API Node: Creating a Python endpoint that executes arbitrary SQL passed in the request
Hi everyone,
I’m working with Dataiku API Node (Python endpoint) and I’m exploring an API pattern where the endpoint can execute a SQL query that is passed dynamically in the API call.
Use case
The goal is to:
- Create a Python API endpoint
- Accept a SQL query as part of the request payload, for example:
{
"query": "SELECT COUNT(*) FROM TABLE"
}
- Execute that query on a predefined database connection (e.g.
SNOWFLAKE) - Return the results as JSON
This endpoint would only be used internally, but I’m fully aware that executing arbitrary SQL brings security concerns, so I’m trying to understand what is possible with Dataiku.
Is there a way to interact with a snowflake database using a sql statement in a Python endpoint ?
Here is what I tried :
import dataiku
from dataiku.core.sql import SQLExecutor2
dataiku.set_default_project_key("PROJECT_KEY")
# function to execute the query using SQLExecutor2
def executeQuery(database, query):
query_result = SQLExecutor2(connection=database).query_to_df(query)
return query_result
def api_py_function():
return executeQuery("SNOWFLAKE_CXN_NAME",
"SELECT COUNT(*) FROM SCEHMAS.TABLE")
result : no adapters were found for intercom/sql-queries/start-streaming
Thanks in advance.
Dataiku version used: 13.5.5
Answers
-
Turribeach Dataiku DSS Core Designer, Neuron, Dataiku DSS Adv Designer, Registered, Neuron 2023, Circle Member Posts: 2,696 NeuronWhy are you using a Python endpoint if there is already a built-in SQL Query endpoint type?
-
Hi,
I am unsure what you are doing, and your code seems to be just boilerplate. So, it is not easy to help you with this subject.
Did you look at the documentation?
Does a code like this do the job:
dataset = dataiku.Dataset("pro_customers_sql") table_name = dataset.get_location_info().get('info', {}).get('quotedResolvedTableName') executor = SQLExecutor2(dataset=dataset) cid = Constant(str(customerId)) escaped_cid = toSQL(cid, dialect=Dialects.POSTGRES) # Replace by your DB query_reader = executor.query_to_iter( f"""SELECT "name", "job", "company" FROM {table_name} WHERE "id" = {escaped_cid}""") -
The SQL Query endpoint is a static way of querying the database, I want a solution that would allow me to do any query through the API call on the connexion.
-
Hello, thanks for taking a look, while reading the documentation I did another version of my python endpoint :
from dataiku import SQLExecutor2
from dataiku.apinode import utils
# Endpoint API DSS
def api_py_function():
# Connect to DSS and get a client
client = utils.get_self_client()
executor = SQLExecutor2(connection="SNOWFLAKE")

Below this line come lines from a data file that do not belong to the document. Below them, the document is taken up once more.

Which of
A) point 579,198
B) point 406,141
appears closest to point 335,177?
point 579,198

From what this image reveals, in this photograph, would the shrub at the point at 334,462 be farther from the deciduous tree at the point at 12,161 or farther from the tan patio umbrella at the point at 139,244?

query_reader = executor.query_to_iter("SELECT 1 FROM DUAL")
query_iterator = query_reader.iter_tuples()
return query_iteratorI get the error :
Failed: Failed to run function : <class 'Exception'> : Default project key is not specified (no DKU_CURRENT_PROJECT_KEY in env)
-
Hello,
And what about using: ?
-
After doing further testing, I found that the SQL drivers are not available on the aks pod where is hosted the python api.
Dataiku API Node does not support dynamic SQL execution via DSS-managed connections. This is a deliberate architectural and security constraint. The only supported way to execute SQL on API Node is through SQL Query endpoints with predefined queries.
Sadly, a SQL Endpoint like 'SELECT ?' wont be usable by the Python Endpoint as well since the parameters are passed in a Dict and surrounded by single quotes which will result in for example :
{'QUERY' : '1 FROM DUAL'} → SELECT '1 FROM DUAL' in Snowflake will give us the result of the API '1 FROM DUAL' instead of '1'.This behavior is intentional and consistent across databases. It prevents SQL injection, enforces query validation, and preserves execution plans. Consequently, SQL parameters cannot be used to alter the structure of a query, only its values.
The idea of exposing an API endpoint capable of executing arbitrary SQL passed dynamically by callers is generally an anti‑pattern. It introduces significant risks in terms of security (SQL injection, privilege escalation, data exfiltration), operational stability (unbounded queries, large result sets).